● **Directions for this task**
Extract the text from each of the records below, copying every line exactly and leaving the pictures out of your answer.

● **Input data**

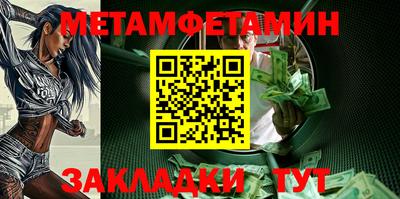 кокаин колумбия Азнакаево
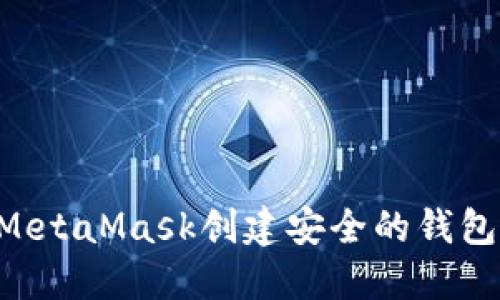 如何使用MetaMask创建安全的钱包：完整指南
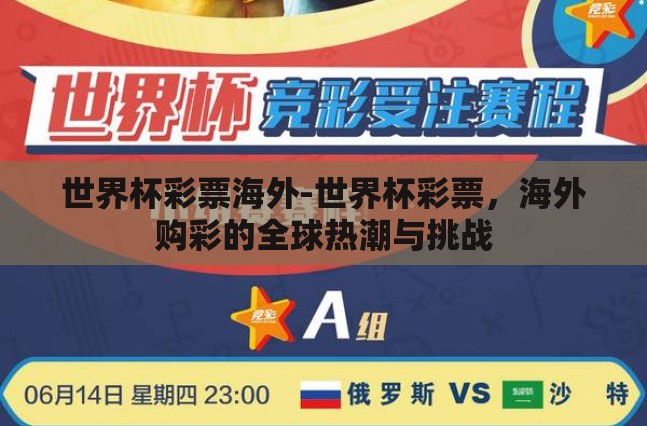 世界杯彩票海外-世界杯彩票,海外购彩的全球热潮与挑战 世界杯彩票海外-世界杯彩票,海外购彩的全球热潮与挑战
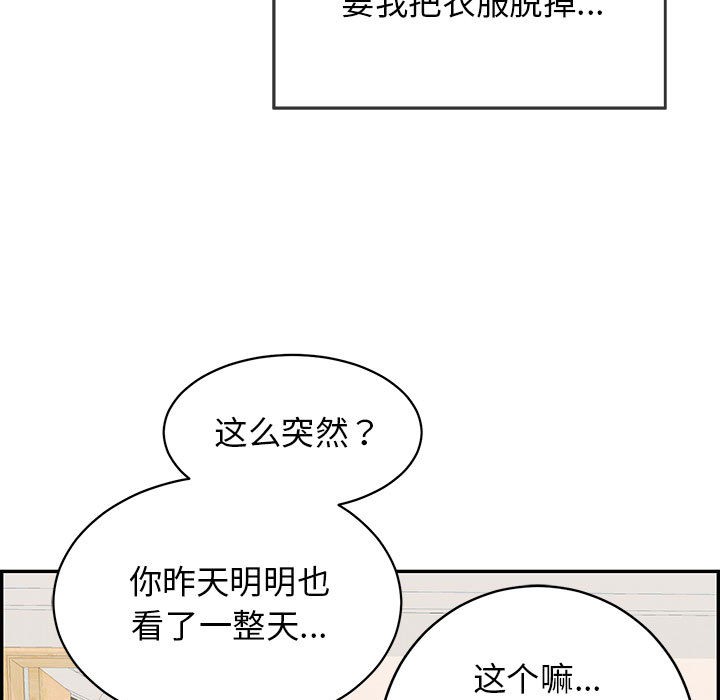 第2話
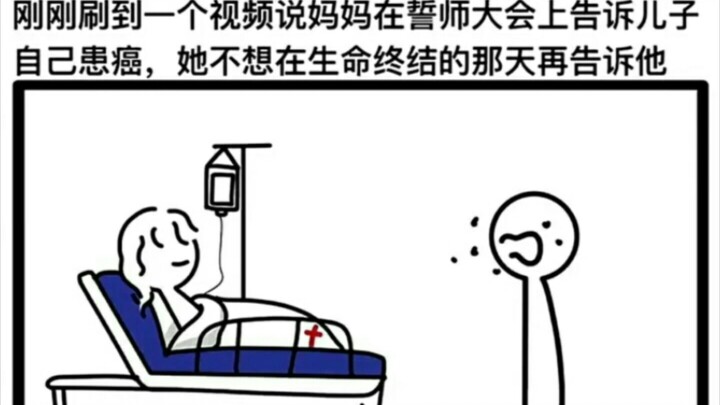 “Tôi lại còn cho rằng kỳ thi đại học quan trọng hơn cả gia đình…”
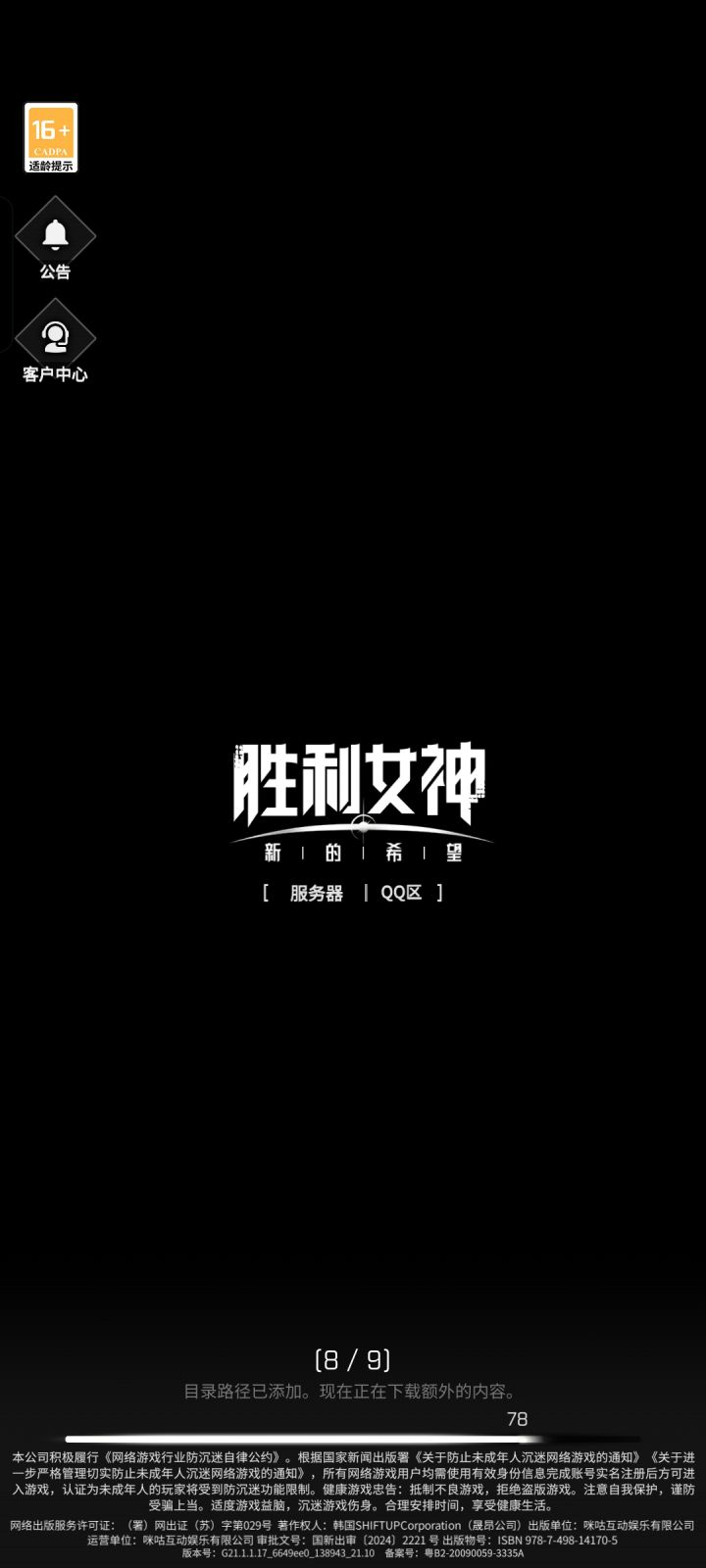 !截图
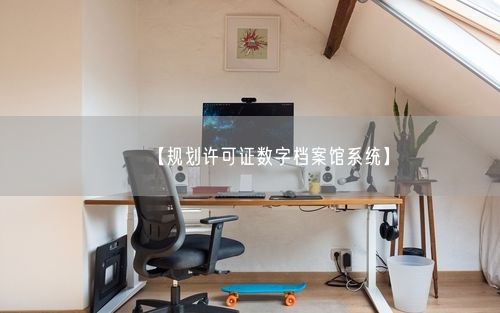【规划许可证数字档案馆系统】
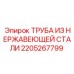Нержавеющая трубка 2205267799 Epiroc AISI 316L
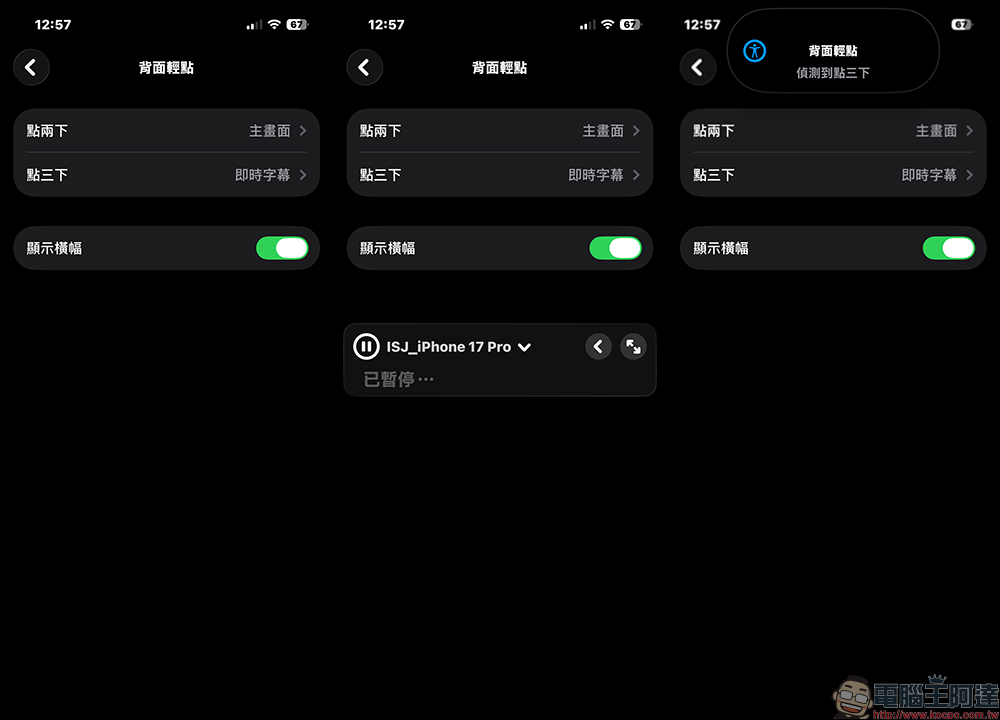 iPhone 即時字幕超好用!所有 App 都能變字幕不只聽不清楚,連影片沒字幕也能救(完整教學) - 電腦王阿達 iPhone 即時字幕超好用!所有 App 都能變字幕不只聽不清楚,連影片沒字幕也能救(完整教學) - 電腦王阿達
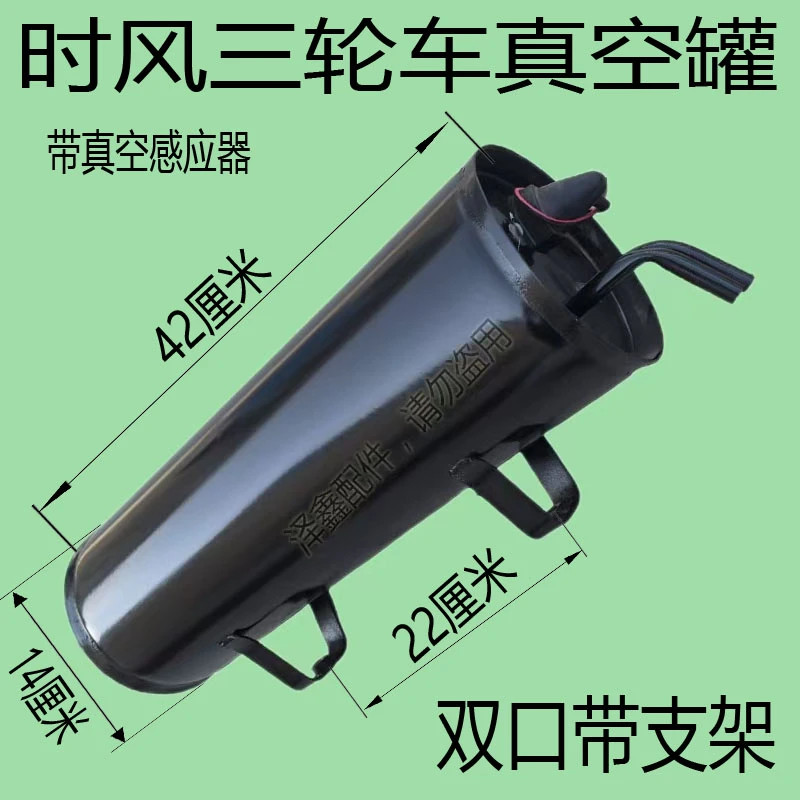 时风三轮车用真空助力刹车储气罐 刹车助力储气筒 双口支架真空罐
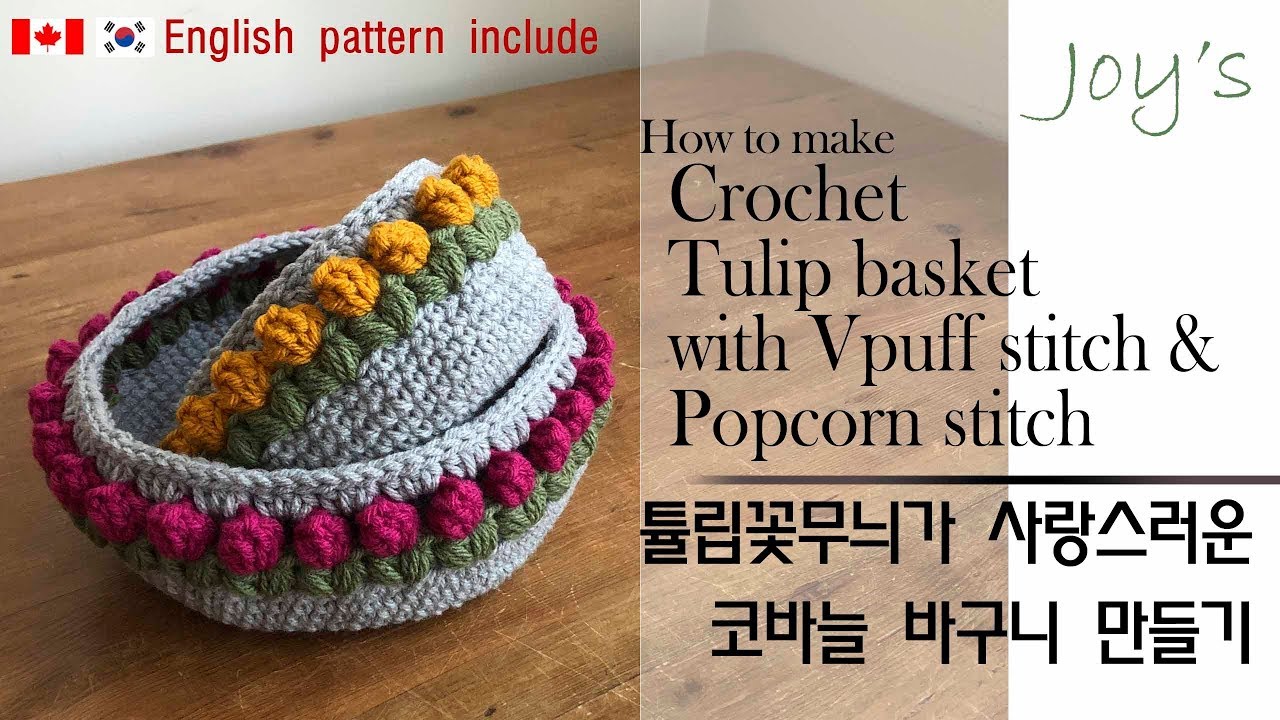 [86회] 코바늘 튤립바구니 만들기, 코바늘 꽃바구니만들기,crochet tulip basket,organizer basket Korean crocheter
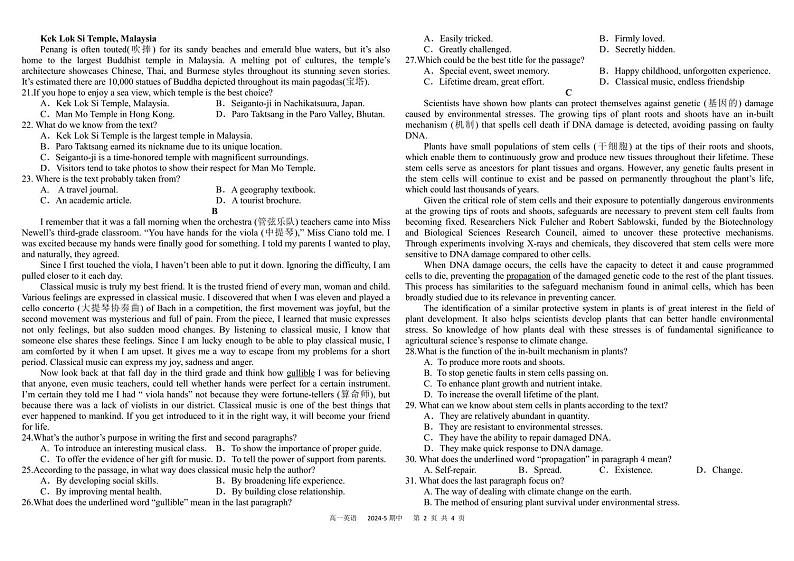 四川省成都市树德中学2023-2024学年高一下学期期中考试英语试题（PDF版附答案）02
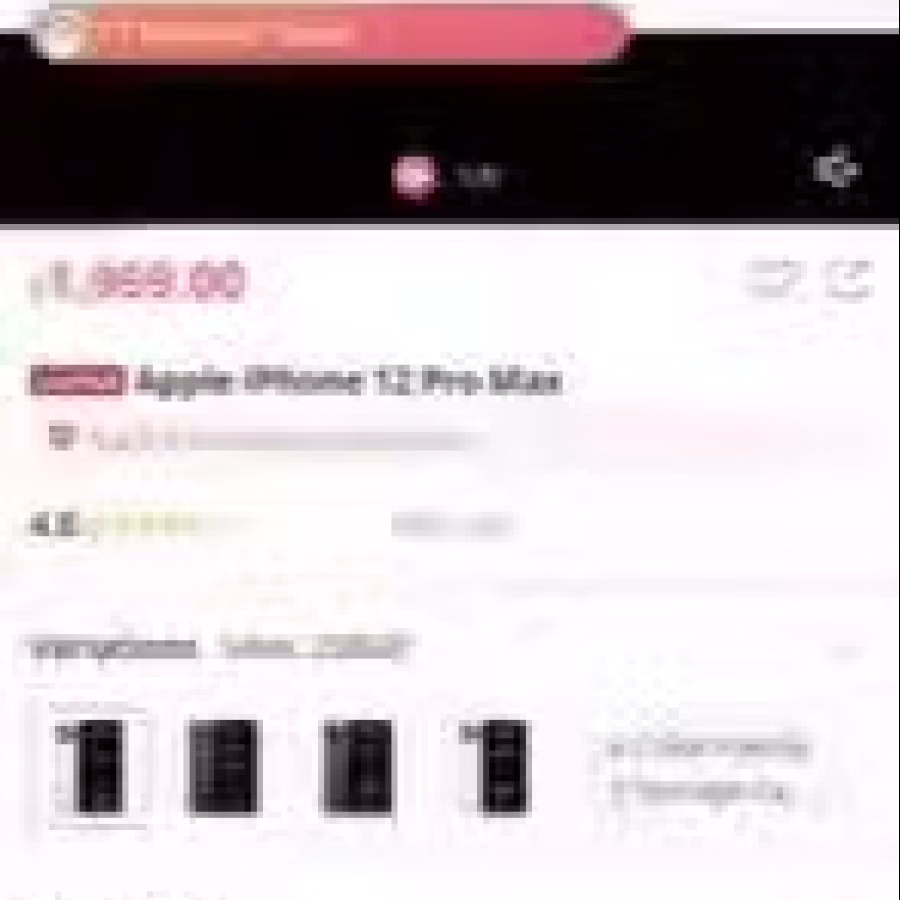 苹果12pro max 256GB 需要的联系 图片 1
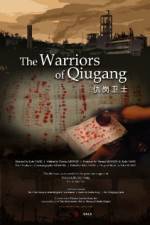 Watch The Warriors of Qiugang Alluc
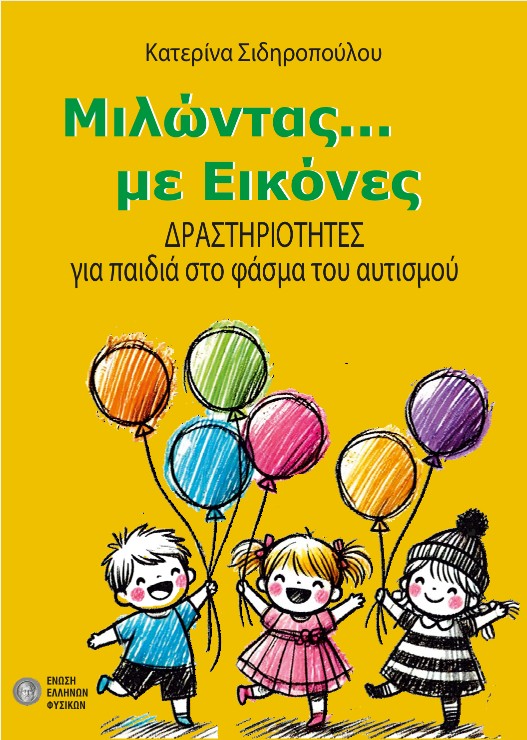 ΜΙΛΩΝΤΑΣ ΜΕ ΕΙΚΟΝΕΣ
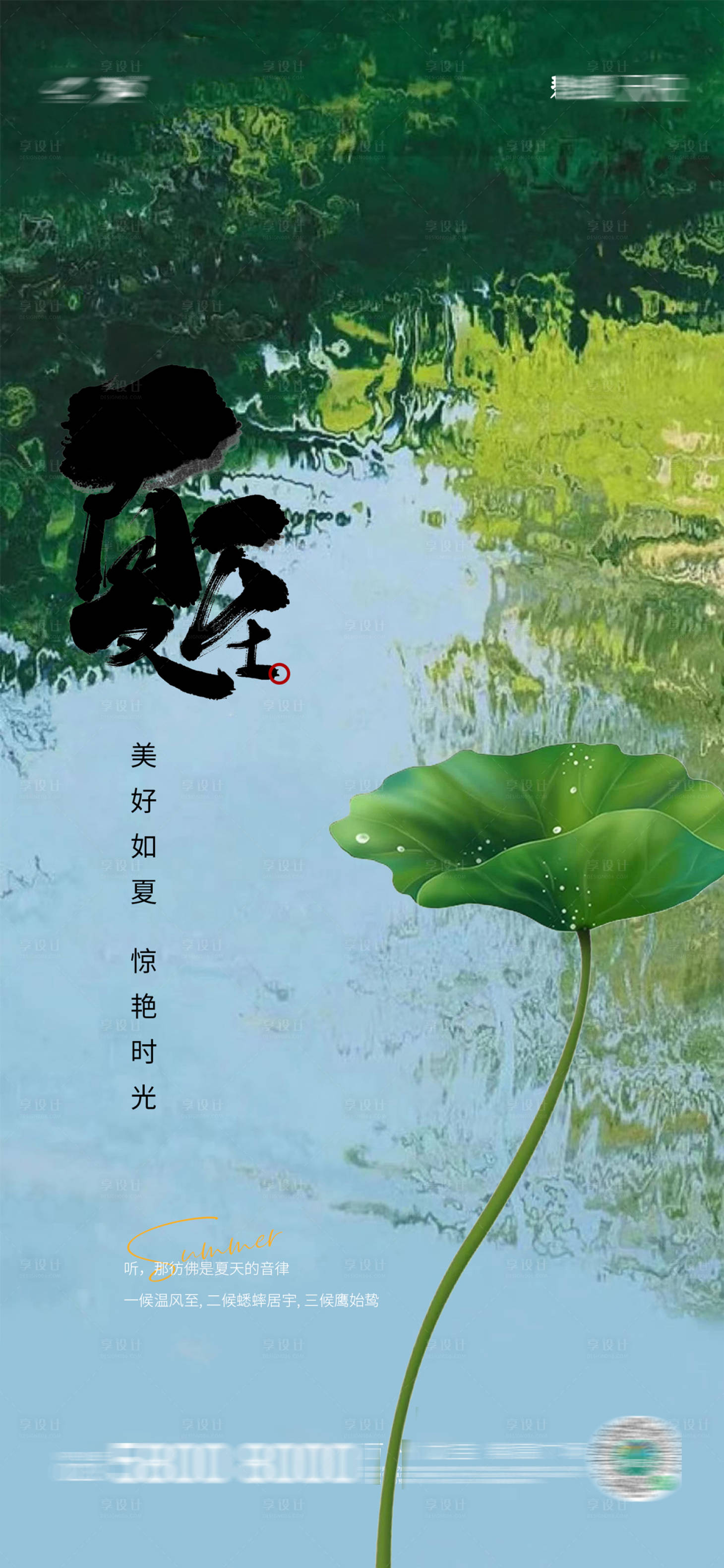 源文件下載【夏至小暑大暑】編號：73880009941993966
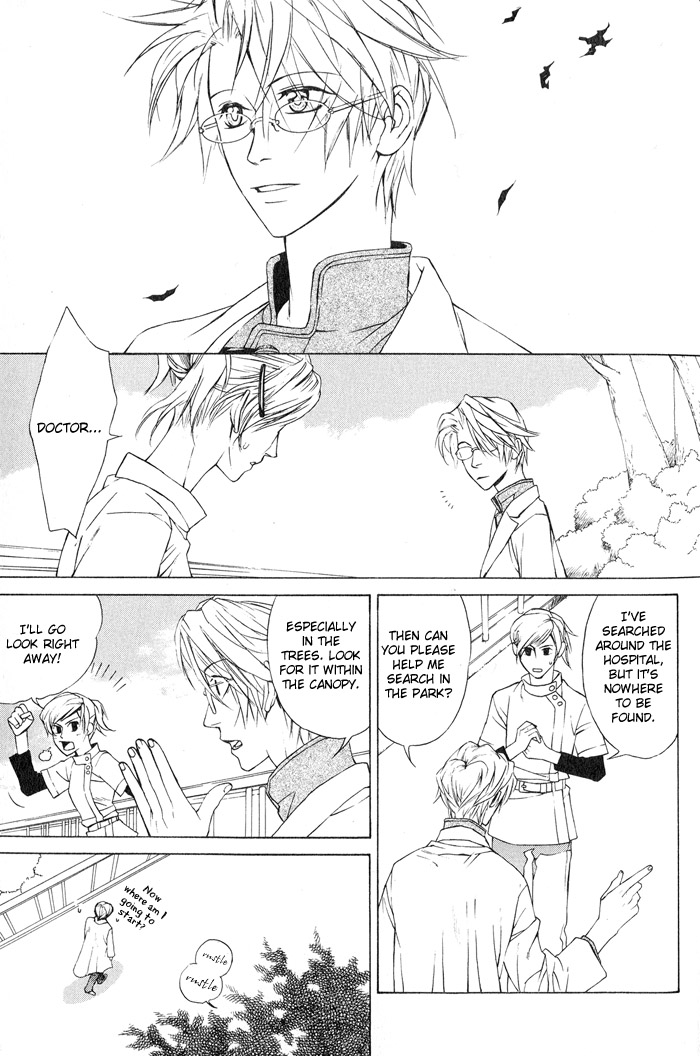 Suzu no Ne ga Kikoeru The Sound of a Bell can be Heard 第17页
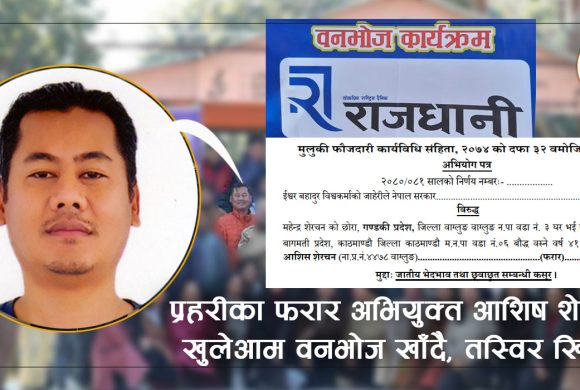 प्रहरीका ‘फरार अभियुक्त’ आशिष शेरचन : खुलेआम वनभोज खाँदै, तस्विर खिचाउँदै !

● **Task result**
 кокаин колумбия Азнакаево
 如何使用MetaMask创建安全的钱包：完整指南
 世界杯彩票海外-世界杯彩票,海外购彩的全球热潮与挑战 世界杯彩票海外-世界杯彩票,海外购彩的全球热潮与挑战
 第2話
 “Tôi lại còn cho rằng kỳ thi đại học quan trọng hơn cả gia đình…”
 !截图
【规划许可证数字档案馆系统】
Нержавеющая трубка 2205267799 Epiroc AISI 316L
 iPhone 即時字幕超好用!所有 App 都能變字幕不只聽不清楚,連影片沒字幕也能救(完整教學) - 電腦王阿達 iPhone 即時字幕超好用!所有 App 都能變字幕不只聽不清楚,連影片沒字幕也能救(完整教學) - 電腦王阿達
 时风三轮车用真空助力刹车储气罐 刹车助力储气筒 双口支架真空罐
 [86회] 코바늘 튤립바구니 만들기, 코바늘 꽃바구니만들기,crochet tulip basket,organizer basket Korean crocheter
 四川省成都市树德中学2023-2024学年高一下学期期中考试英语试题（PDF版附答案）02
 苹果12pro max 256GB 需要的联系 图片 1
 Watch The Warriors of Qiugang Alluc
 ΜΙΛΩΝΤΑΣ ΜΕ ΕΙΚΟΝΕΣ
 源文件下載【夏至小暑大暑】編號：73880009941993966
 Suzu no Ne ga Kikoeru The Sound of a Bell can be Heard 第17页
 प्रहरीका ‘फरार अभियुक्त’ आशिष शेरचन : खुलेआम वनभोज खाँदै, तस्विर खिचाउँदै !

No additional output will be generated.